=== Your goal ===
Give again, word for word, every line below from the one that has "New Zealand, site" through the one that has "A: Mouse (Mus).", both included, and no others.

=== Exercise input ===
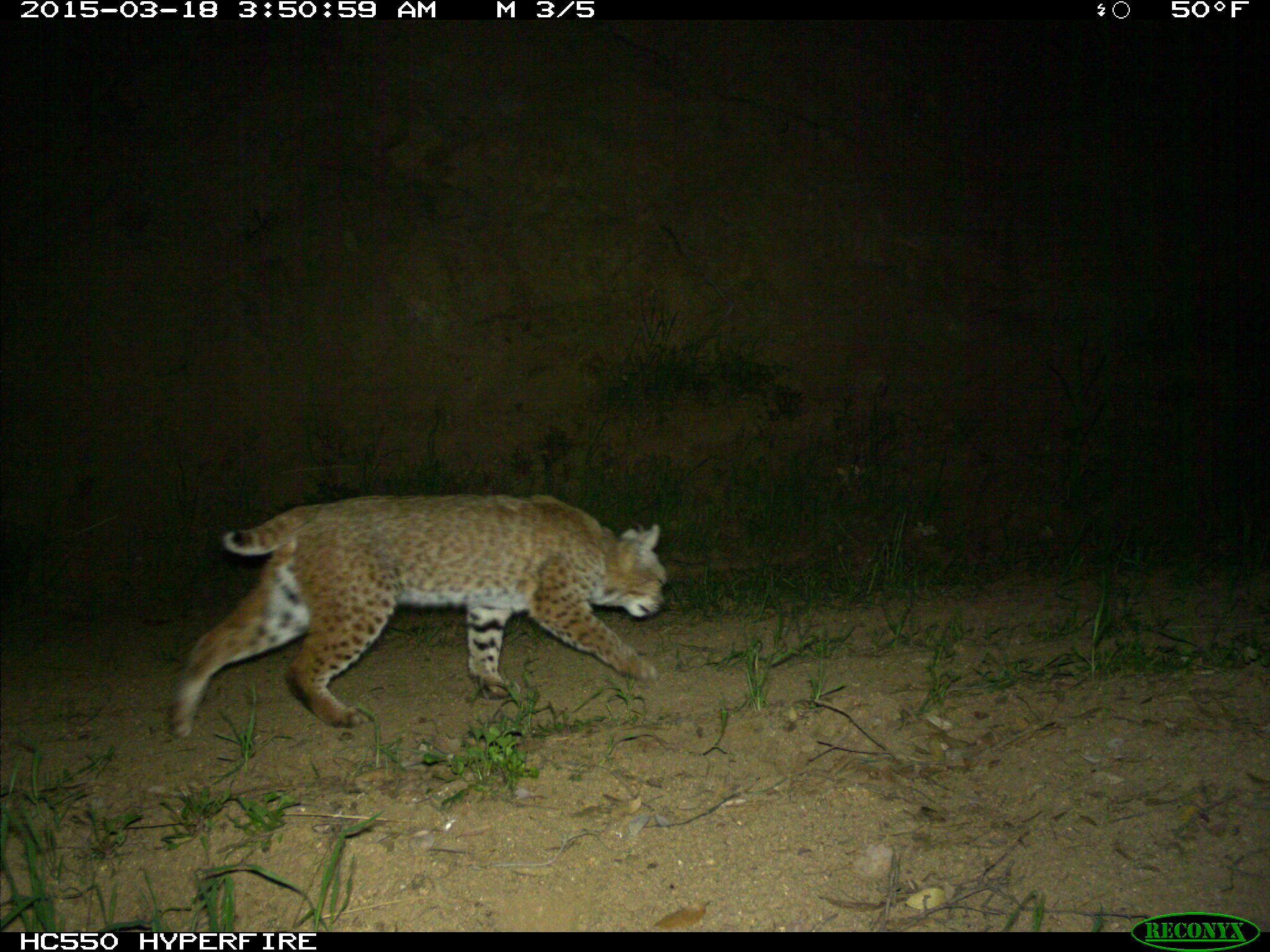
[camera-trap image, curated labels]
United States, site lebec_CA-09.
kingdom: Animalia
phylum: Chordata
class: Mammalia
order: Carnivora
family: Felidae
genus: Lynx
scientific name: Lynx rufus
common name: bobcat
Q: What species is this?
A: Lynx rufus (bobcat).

==

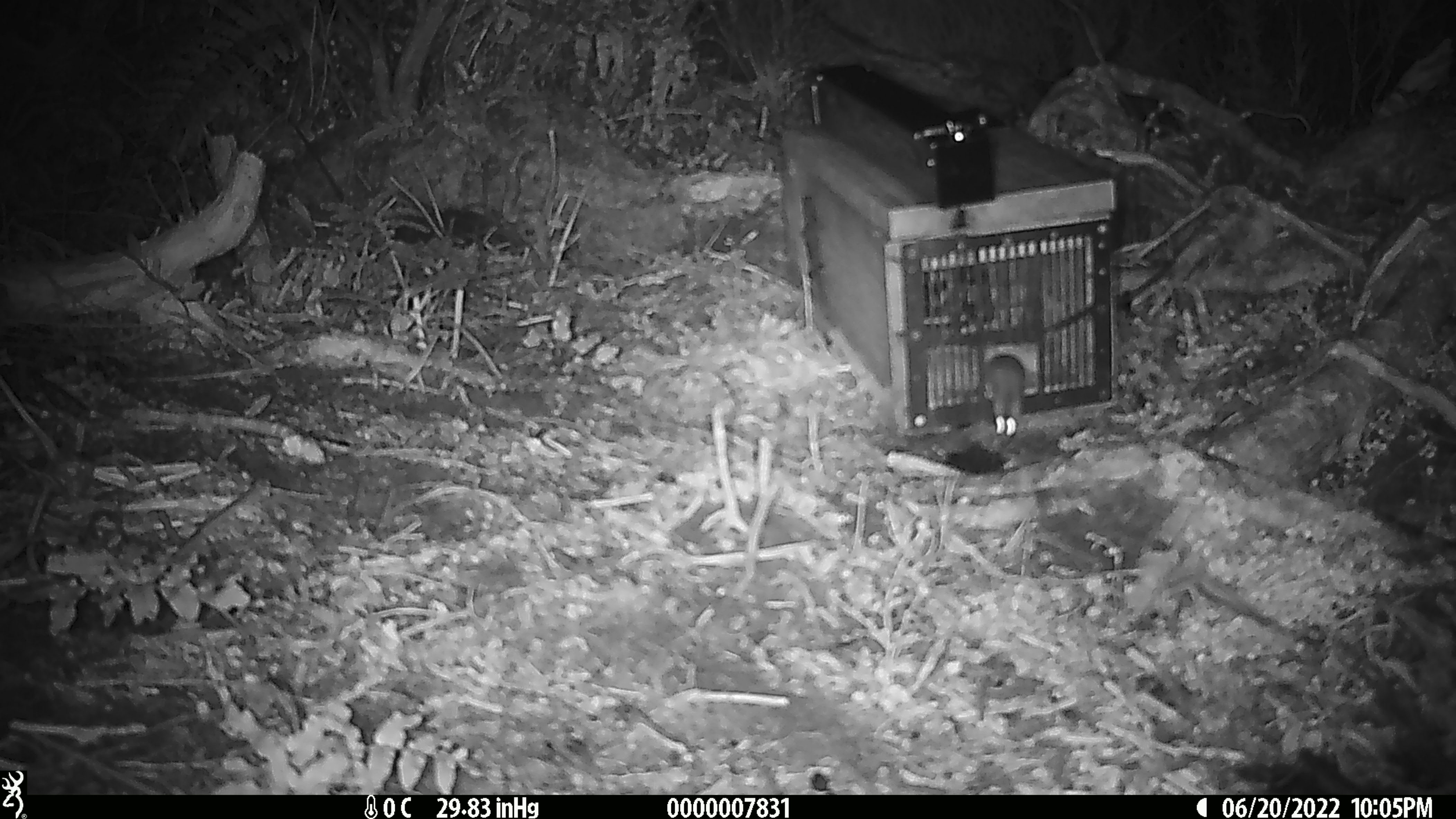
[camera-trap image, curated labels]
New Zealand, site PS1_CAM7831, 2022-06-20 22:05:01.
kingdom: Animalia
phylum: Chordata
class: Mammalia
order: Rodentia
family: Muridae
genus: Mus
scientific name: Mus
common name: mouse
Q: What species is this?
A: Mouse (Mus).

=== Result of this exercise ===
New Zealand, site PS1_CAM7831, 2022-06-20 22:05:01.
kingdom: Animalia
phylum: Chordata
class: Mammalia
order: Rodentia
family: Muridae
genus: Mus
scientific name: Mus
common name: mouse
Q: What species is this?
A: Mouse (Mus).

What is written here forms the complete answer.